_RECORDED DATA_
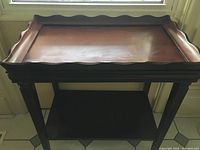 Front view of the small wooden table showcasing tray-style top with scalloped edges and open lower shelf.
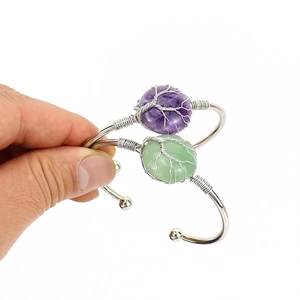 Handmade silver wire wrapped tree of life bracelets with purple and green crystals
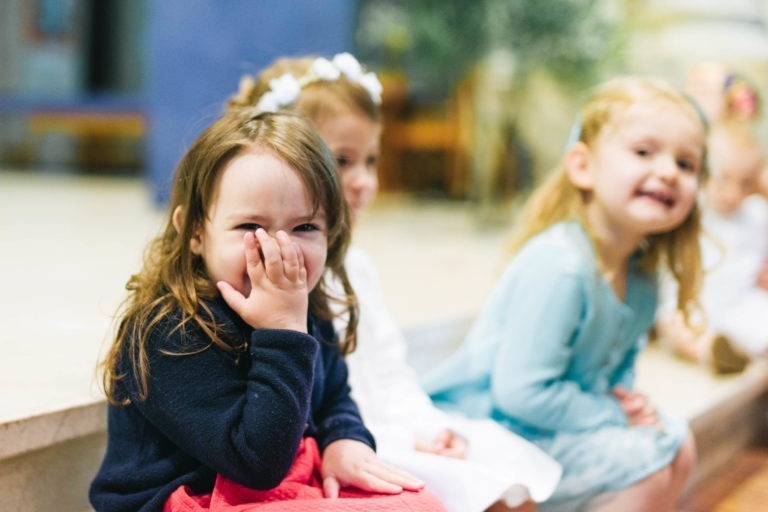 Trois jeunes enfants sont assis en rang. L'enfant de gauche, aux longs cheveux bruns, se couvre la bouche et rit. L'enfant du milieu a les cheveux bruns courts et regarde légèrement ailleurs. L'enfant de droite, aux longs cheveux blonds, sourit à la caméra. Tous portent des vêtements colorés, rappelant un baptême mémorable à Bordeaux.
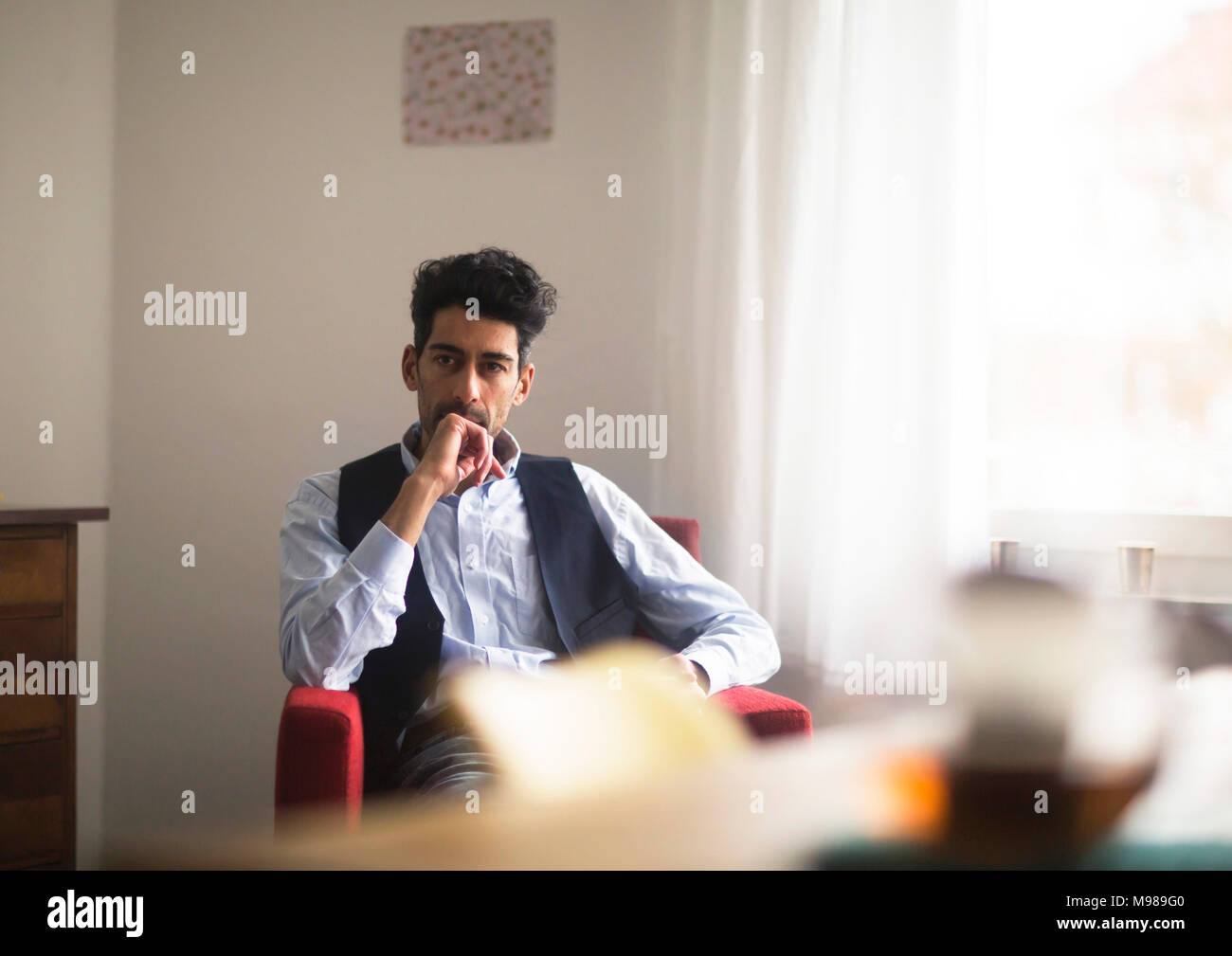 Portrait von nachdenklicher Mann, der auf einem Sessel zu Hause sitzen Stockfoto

_INSTRUCTIONS FOR THE TASK_
Restate the data word for word and exclude every picture.

_RESPONSE_
 Front view of the small wooden table showcasing tray-style top with scalloped edges and open lower shelf.
 Handmade silver wire wrapped tree of life bracelets with purple and green crystals
 Trois jeunes enfants sont assis en rang. L'enfant de gauche, aux longs cheveux bruns, se couvre la bouche et rit. L'enfant du milieu a les cheveux bruns courts et regarde légèrement ailleurs. L'enfant de droite, aux longs cheveux blonds, sourit à la caméra. Tous portent des vêtements colorés, rappelant un baptême mémorable à Bordeaux.
 Portrait von nachdenklicher Mann, der auf einem Sessel zu Hause sitzen Stockfoto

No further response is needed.